Action item
Answer these questions from the commentary on the Nation of Islam below:
(a) What film does the commentary cite for what Louis Farrakhan says?
(b) What was the name of the scientist the Nation said made the white man?
(c) Who does the commentary say now heads the NAACP?

Selected extract
********

That was the point at which previously unacceptable racist cults like the Nation of Islam became acceptable. Those brothers and sisters must have been doing something right because the white man didn't like them. Hmmm. Shoddy thinking, but pervasive.
Many have now conveniently forgotten just what The Nation of Islam believed and why it was an offense to serious political engagement. Before falling out with the cult, Malcolm X clarified its beliefs as the Nation's most popular spokesman. His attacks on the cult seem to have led directly to his assassination, if we are to believe what Louis Farrakhan says in the film "Brother Minister."
According to the X-man, the Nation had taught him nothing but lies he felt compelled to repudiate. The Nation believed that the white man was a "grafted" creature made in a laboratory by a mad black scientist named Yakub. The loony scientist did the dirty deed 6,000 years ago, intent on destroying the world. "Mother ships" were circling the Earth and waiting for the cosmic order to rain fire on the United States, which was prophesied to burn for 777 years. And so on.
Neither King nor any reputable people doing serious work would have anything to do with the Nation of Islam. It was too racist and too much of an intellectual embarrassment.
Over the years, many things have changed. The Black Power era is largely forgotten. The various "Afrocentric" cults and costumes are now little more than subjects for political science classes. Black Power is now a silly blip of "history," and we know how little Americans know or care about history, especially if it is not pleasant.
It would surprise us all if Ben Jealous, who now heads the NAACP, were to stop appearing as part of televised forums with Louis Farrakhan, such as the one Tavis Smiley organized last spring in Chicago.
Were Jealous and the rest disturbed and vocal about Farrakhan's presence, it would suggest some actual integrity of the sort we are not accustomed to hearing from "black leaders" and "public intellectuals." Racial complaint has become too lucrative a hustle, and a hustler must always remain true to the game. Principles never sell as well as slogans.

********

Extracted records
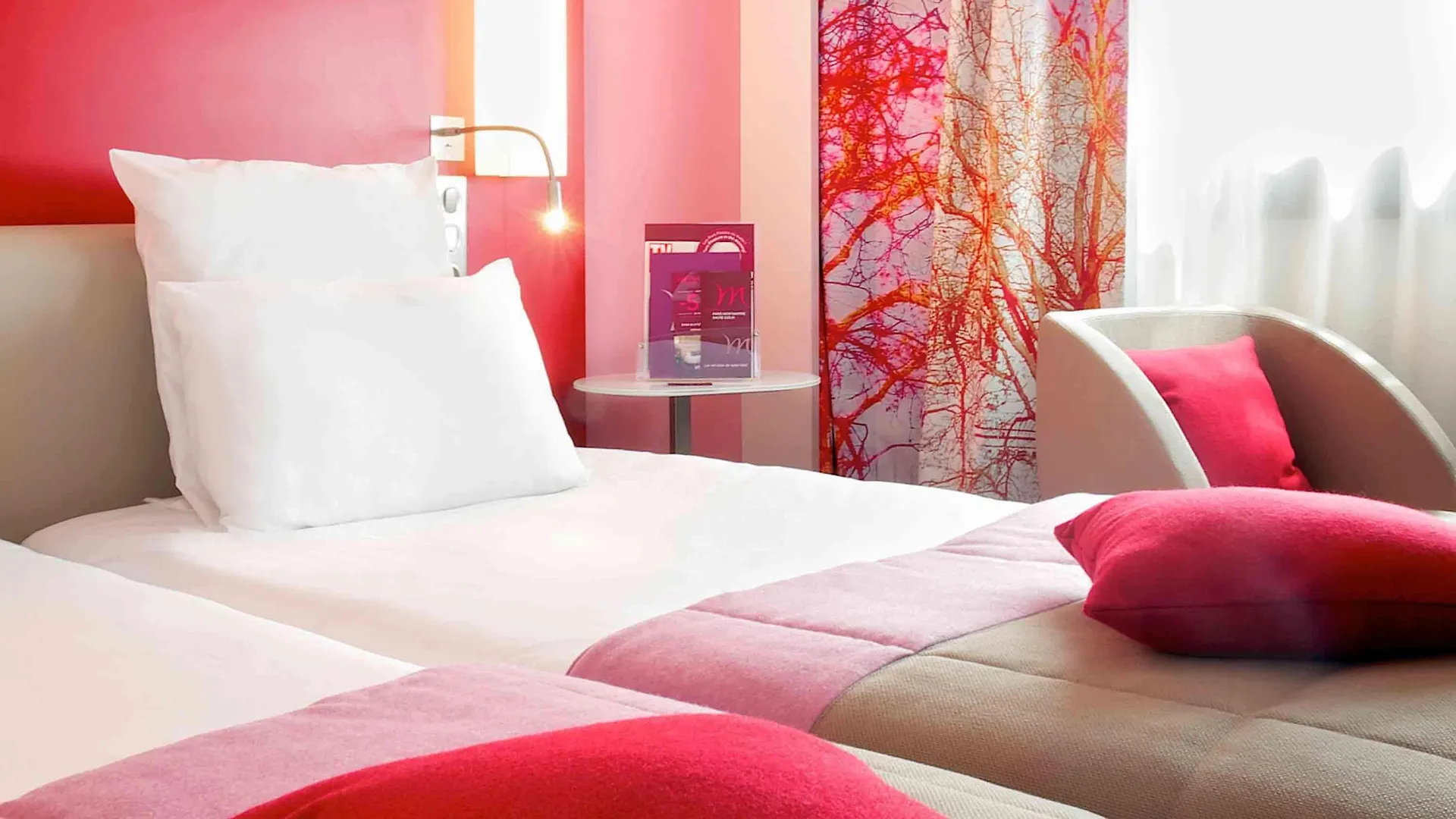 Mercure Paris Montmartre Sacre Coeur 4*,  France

********

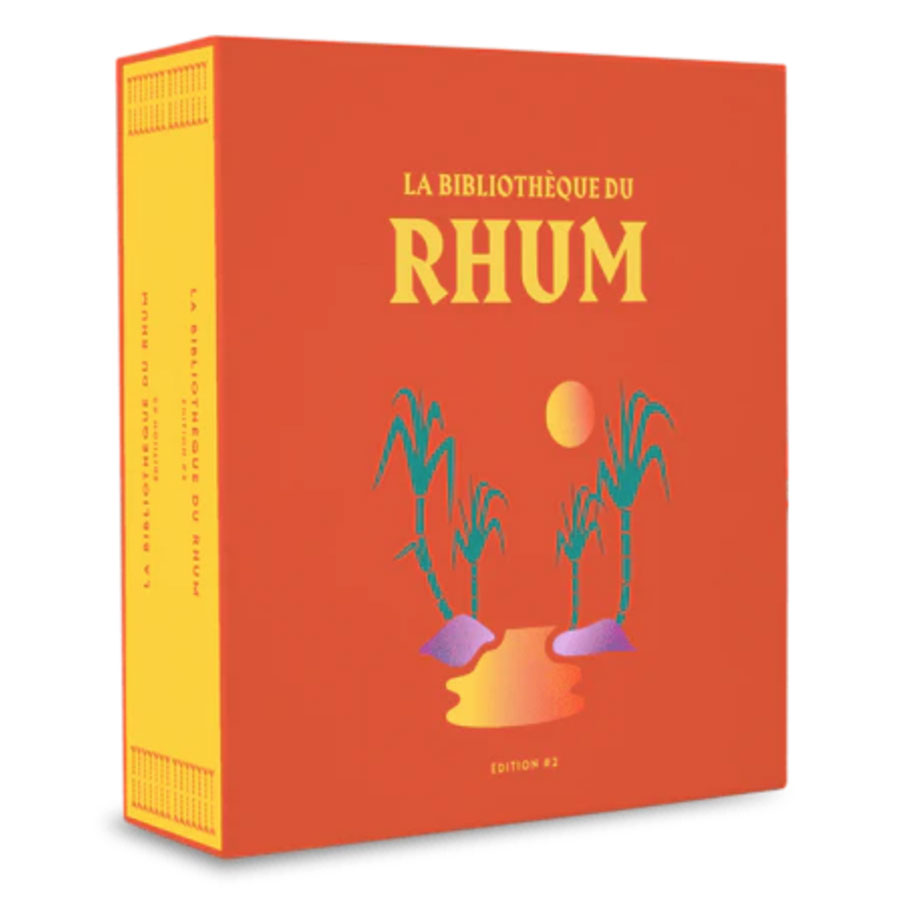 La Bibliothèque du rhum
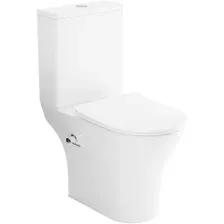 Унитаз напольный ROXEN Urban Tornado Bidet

********

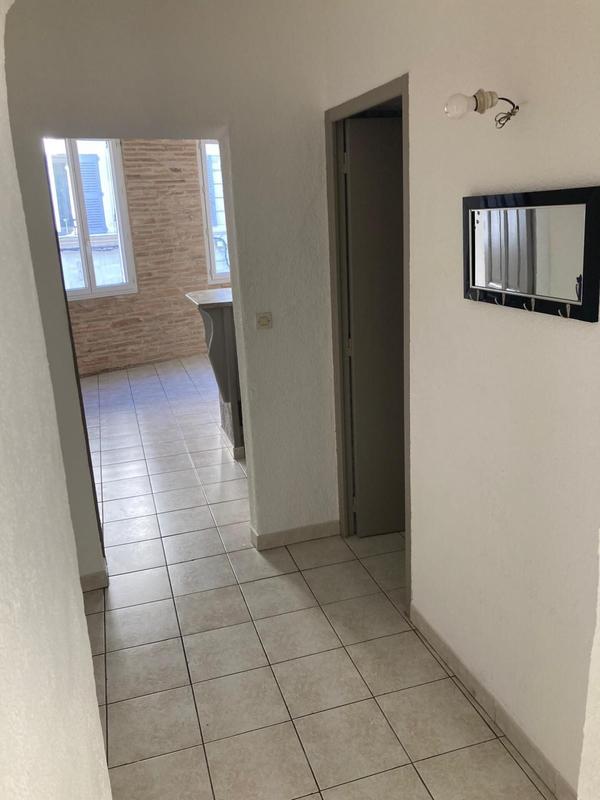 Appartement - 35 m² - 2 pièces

********

Result of this exercise
(a) "Brother Minister"
(b) Yakub
(c) Ben Jealous